Zrzucił z głowy mokry kaptur, odsłaniając, długie włosy w niezwykłym kolorze, co nie mogło ujść uwadze zebranych w karczmie mieszkańców. Pewnie nie często zjawia się u nich młoda, niebrzydka, samotna kobieta. Przybrawszy miły wyraz twarzy ruszyła w kierunku bary, czując na sobie wzrok zaciekawionych wieśniaków.
- Dobry wieczór – powiedziała do mężczyzny siedzącego za barem – szukam noclegu. Potrzebuję czegoś na jedną noc.
-Chyba będę w stanie pomóc…na jedna noc. A gdzie się panienka wybiera – zapytał szczerząc krzywe zęby, a właściwie to, co z nich pozostało – do Daar Duann?
- Darr Duann – powtórzyła i zaciekawieniem spojrzała na mężczyznę.
- To spore miasto portowe, całkiem niedaleko, konno, to będzie jakiś dzień drogi na południe.

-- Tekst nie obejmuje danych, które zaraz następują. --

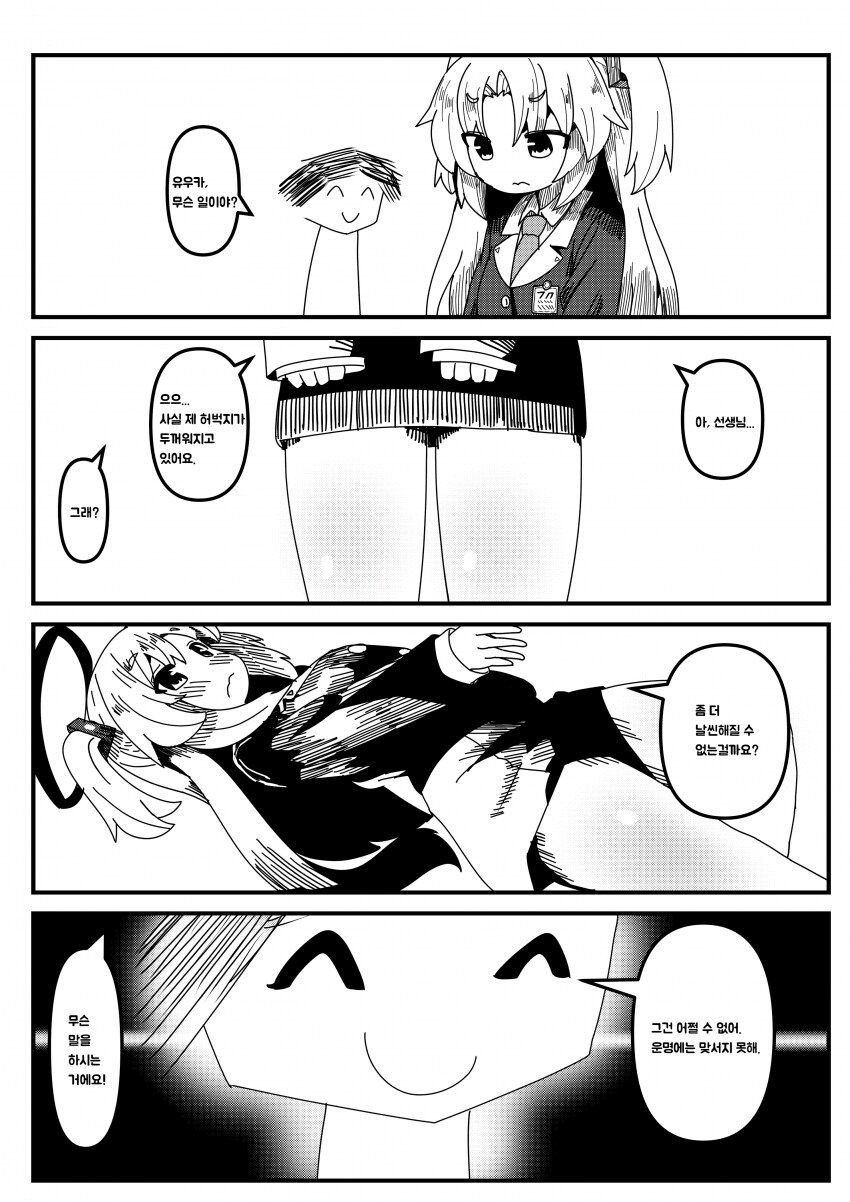 img/24/02/26/18de0df7f3156461f.png
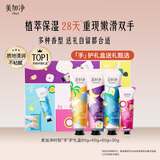 美加净经典国货护手霜礼盒装4支装实用员工礼物福利男女士伴手生日礼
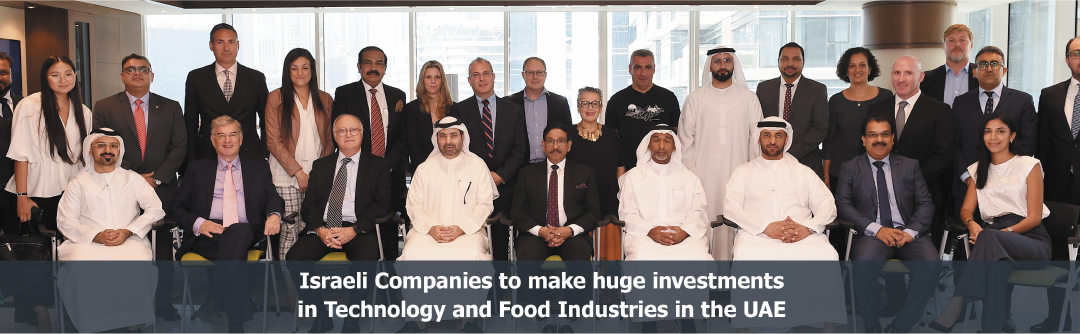 Israeli Companies to make huge investments in Technology and Food Industries in the UAE
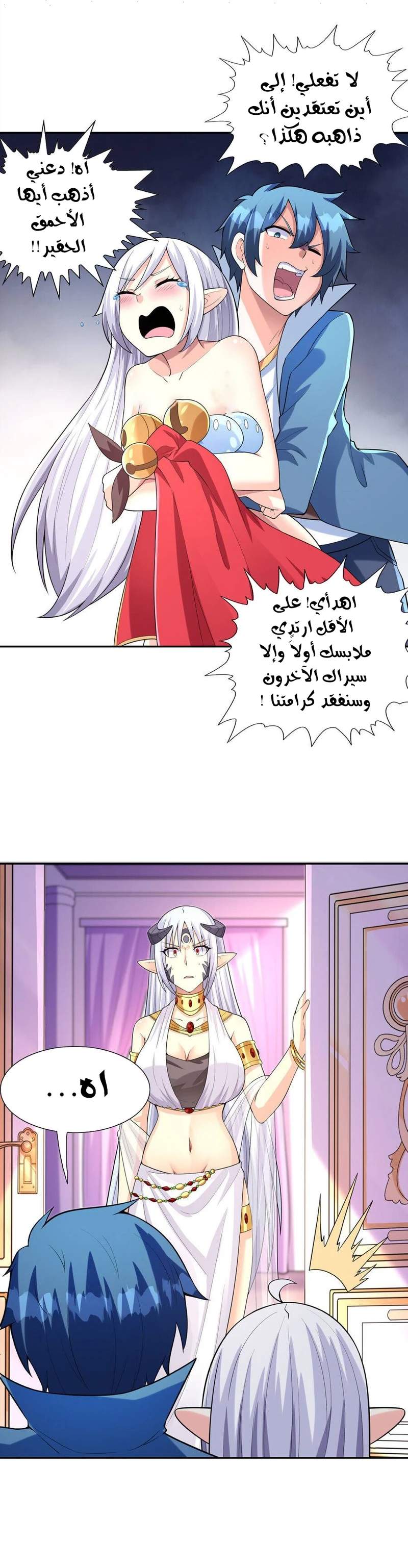 Chapter Image 2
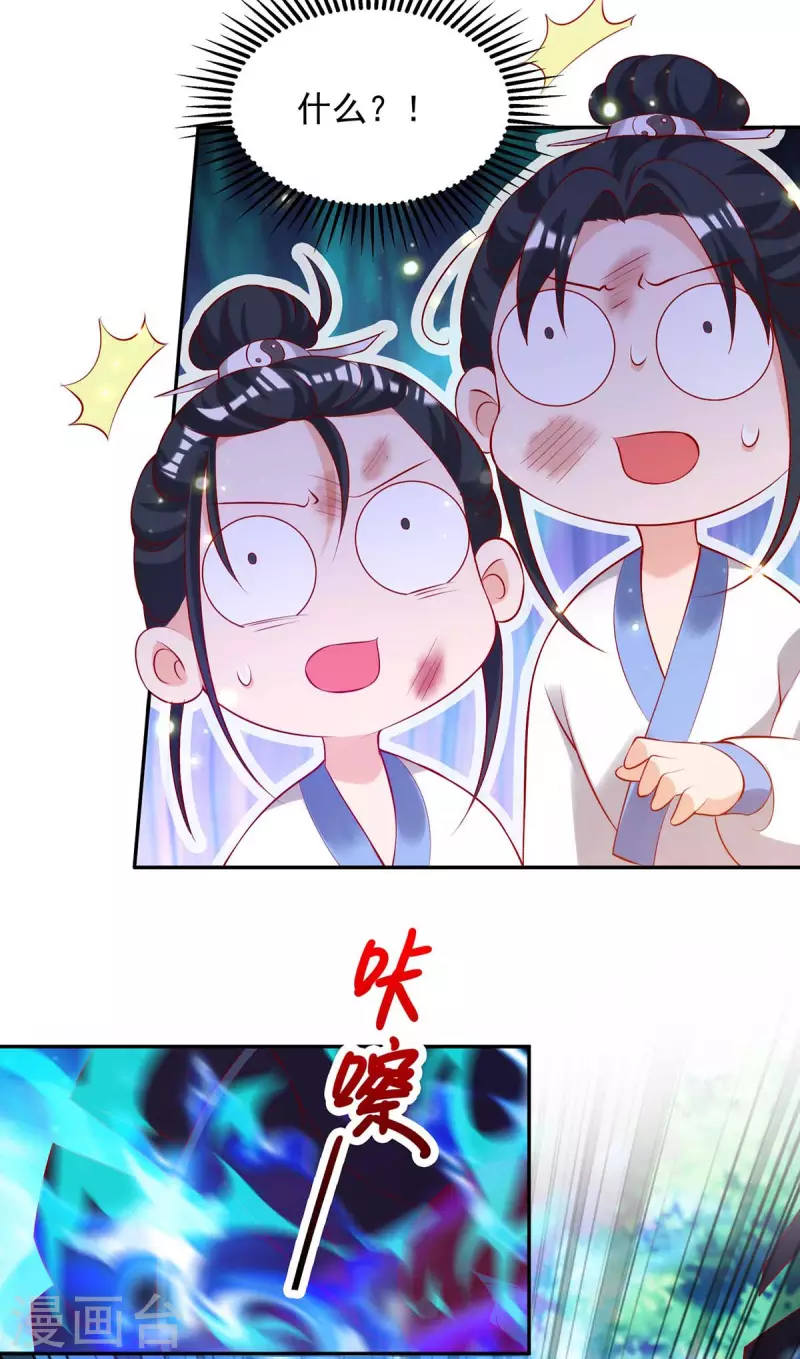 第48话 毁鼓-第48话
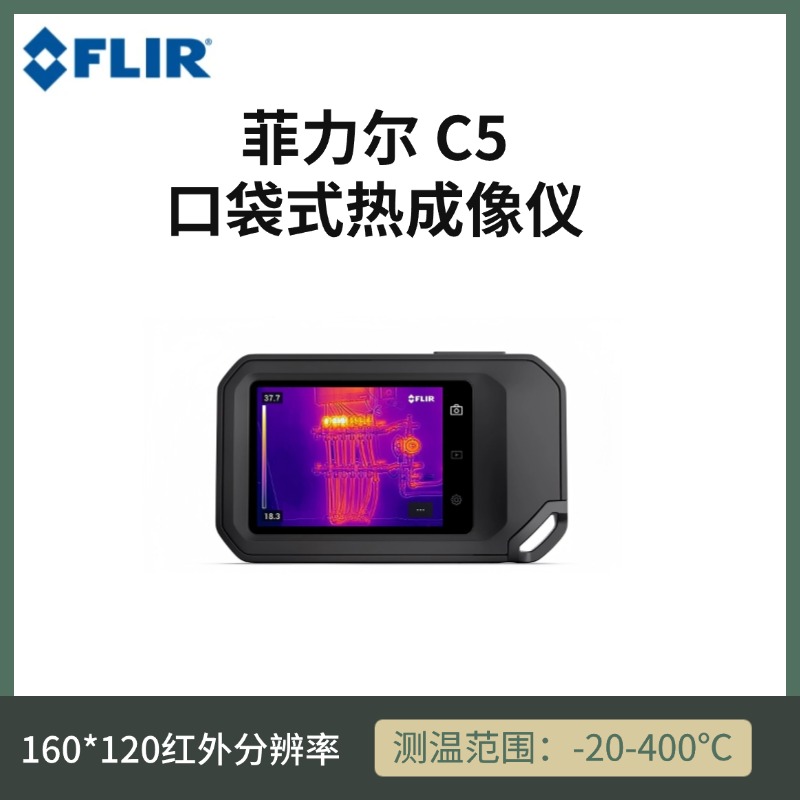 菲力尔FLIR C5热成像仪 口袋款热成像仪160*120分辨率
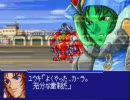 スパロボOG2　実況プレイ part32-1
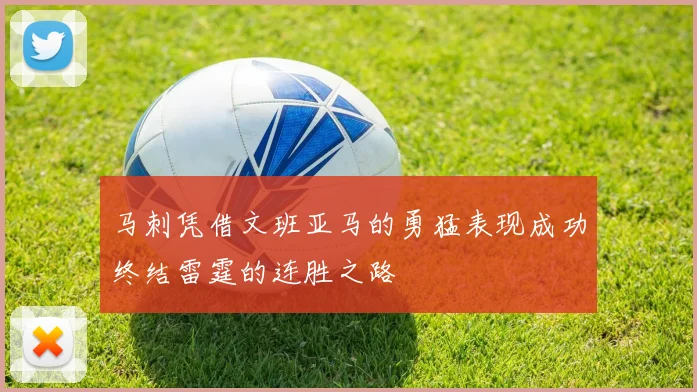 马刺凭借文班亚马的勇猛表现成功终结雷霆的连胜之路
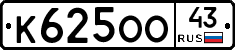 К625ОО43 - 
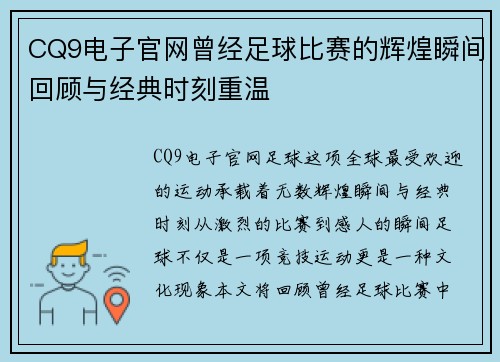CQ9电子官网曾经足球比赛的辉煌瞬间回顾与经典时刻重温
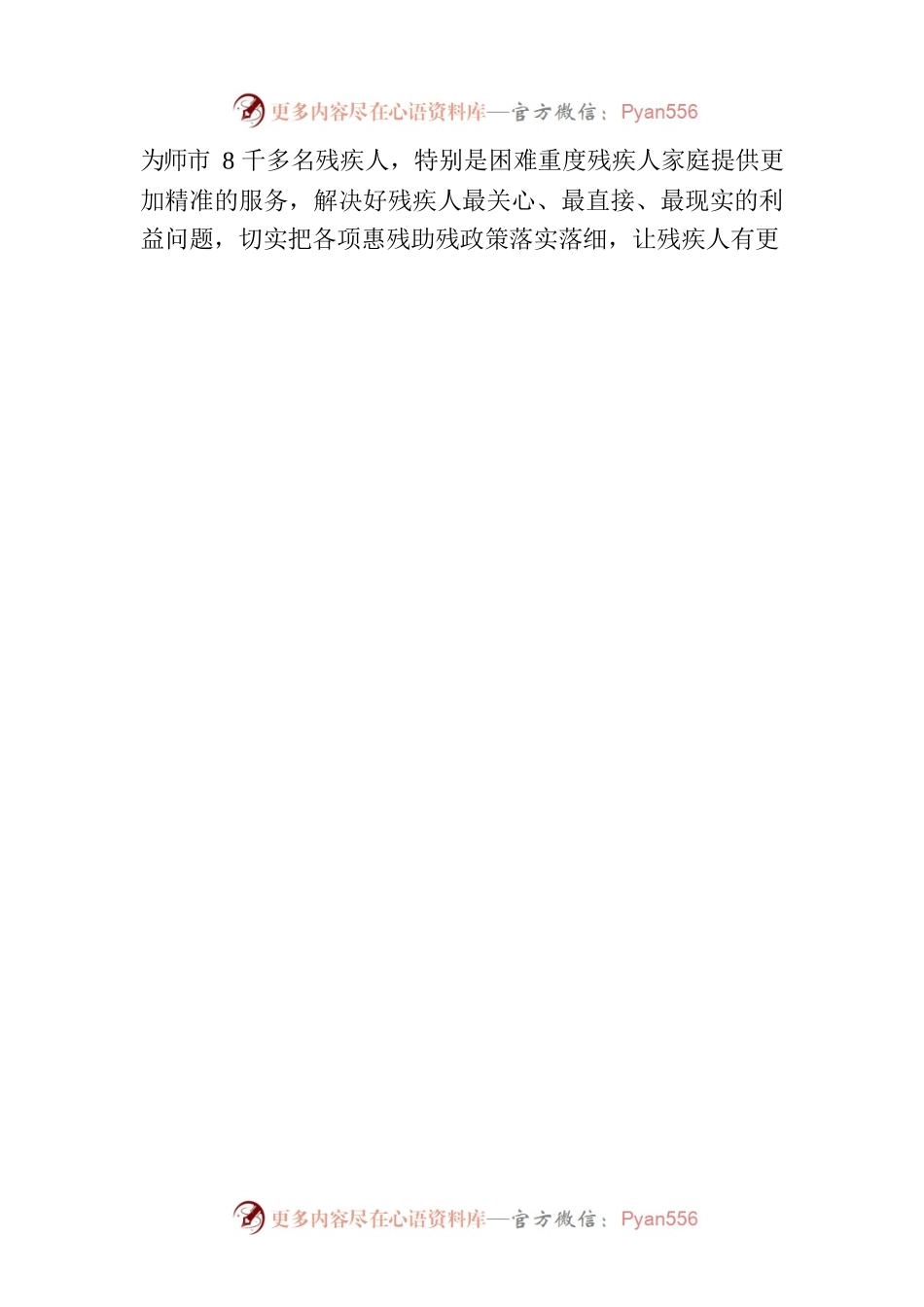 完善残疾人社会保障制度和关爱服务体系 促进残疾人事业全面发展.docx_第2页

Nie mając zbyt dużego wyboru, szybko podjęła decyzję, że właśnie tam uda się jutro. Teraz jednak marzyła jedynie o zrzuceniu z siebie mokrych ubrań i ciepłym łóżku.
- Właśnie, chciałabym jeszcze zostawić gdzieś na noc swego konia, on też powinien odpocząć – powiedziała kładąc na blacie kilka monet.
- Tak, tak oczywiście – powiedział z chciwym uśmiechem, po czym skinął na ryżego chłopaka krzątającego się przy kominku. – Syn zaprowadzi panią do pokoju, a potem zajmie się koniem. Chłopak skiną głową i ruszył w kierunku schodów.
- Dziękuję – powiedziała do karczmarza, po czym ruszyła za młodzieńcem nie oglądając się na to, co dzieje się w lokalu.